Dead Bodies

Night Nurse Warner Brothers

Night Nurse Warner Brothers

I don’t think you can ever prepare someone for the sight of a real dead body.  I say real because the kind of dead body you see at a funeral home, with all the makeup, hair, jewelry, and fancy clothing looks nothing like a freshly dead corpse.

So, when I encountered my first dead body, I realized that not even nursing school had prepared me.  All that C.P.R. (Cardiopulmonary Resuscitation) training on a healthy looking dummy became a foggy memory when I was called to the bedside of my first dead patient.

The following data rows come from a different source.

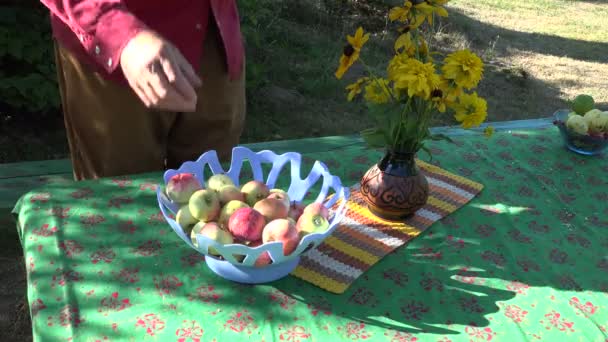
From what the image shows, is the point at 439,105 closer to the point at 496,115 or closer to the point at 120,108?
the point at 120,108

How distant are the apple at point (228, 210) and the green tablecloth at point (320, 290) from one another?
0.43 feet

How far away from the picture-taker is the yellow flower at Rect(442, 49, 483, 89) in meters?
1.30

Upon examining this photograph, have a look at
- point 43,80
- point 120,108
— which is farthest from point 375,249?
point 43,80

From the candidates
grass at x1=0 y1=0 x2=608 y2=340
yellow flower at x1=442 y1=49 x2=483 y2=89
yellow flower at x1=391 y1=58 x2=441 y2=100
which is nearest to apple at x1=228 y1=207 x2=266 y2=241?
yellow flower at x1=391 y1=58 x2=441 y2=100

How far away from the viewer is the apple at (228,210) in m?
1.23

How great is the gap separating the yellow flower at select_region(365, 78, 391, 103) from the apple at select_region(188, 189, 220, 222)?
48 centimetres

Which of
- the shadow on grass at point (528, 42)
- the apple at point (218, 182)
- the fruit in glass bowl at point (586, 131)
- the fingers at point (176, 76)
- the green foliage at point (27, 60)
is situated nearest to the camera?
the fingers at point (176, 76)

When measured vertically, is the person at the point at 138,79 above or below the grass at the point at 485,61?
above

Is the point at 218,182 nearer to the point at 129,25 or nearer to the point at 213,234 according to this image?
the point at 213,234

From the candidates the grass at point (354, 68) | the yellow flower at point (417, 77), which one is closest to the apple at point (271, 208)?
the yellow flower at point (417, 77)

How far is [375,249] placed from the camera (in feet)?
4.65

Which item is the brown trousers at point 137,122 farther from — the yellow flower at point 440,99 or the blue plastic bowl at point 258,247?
the yellow flower at point 440,99

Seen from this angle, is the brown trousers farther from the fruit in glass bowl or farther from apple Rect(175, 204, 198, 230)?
the fruit in glass bowl

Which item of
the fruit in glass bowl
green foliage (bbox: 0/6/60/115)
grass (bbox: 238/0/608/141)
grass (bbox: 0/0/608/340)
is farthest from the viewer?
grass (bbox: 238/0/608/141)
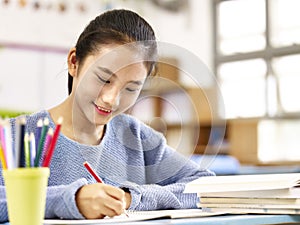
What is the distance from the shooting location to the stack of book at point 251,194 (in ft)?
3.49

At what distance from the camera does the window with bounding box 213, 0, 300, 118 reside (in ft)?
18.4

She was a lovely  woman who had undergone hip surgery earlier that day. Other than a little indigestion, she had no complaints.  I set her up for dinner thinking that would help soothe her stomach, then went to the nurses station to chart.  Sometime later, her grandchildren came to the desk to tell me their grandmother ‘didn’t look right’, and could I come down and check on her.

Obviously they too had never seen a real dead body.

I walked down the hall to the last room on the right, entered, and to my horror I realized indeed, she was dead!  I panicked.  I ran out of the room, and back up the hall to find the R.N. I was working with (I was an L.P.N. at the time and less senior.  I was also seventeen years old, and just out of school.)  When I finally found her, the R.N. refused to leave her patient to come and help me.

“What the fuck?!!”

I ran to the next hallway, saw another R.N. I was friends with, grabbed her by the hand and said, “Run!” Hand in hand we ran back to the room, confirmed the patient was dead and called a code blue.  Unfortunately my patient died, and I went home and cried myself to sleep that night.

Many years have passed, and I’ve since become an old hand with dead bodies; I’m more shocked looking at dolled up cadavers in caskets, than bodies of the terminally ill.  But at some point in life we will all have to come face to face with a dead body and nothing can really prepare us for that moment.

We just have to experience that for ourselves.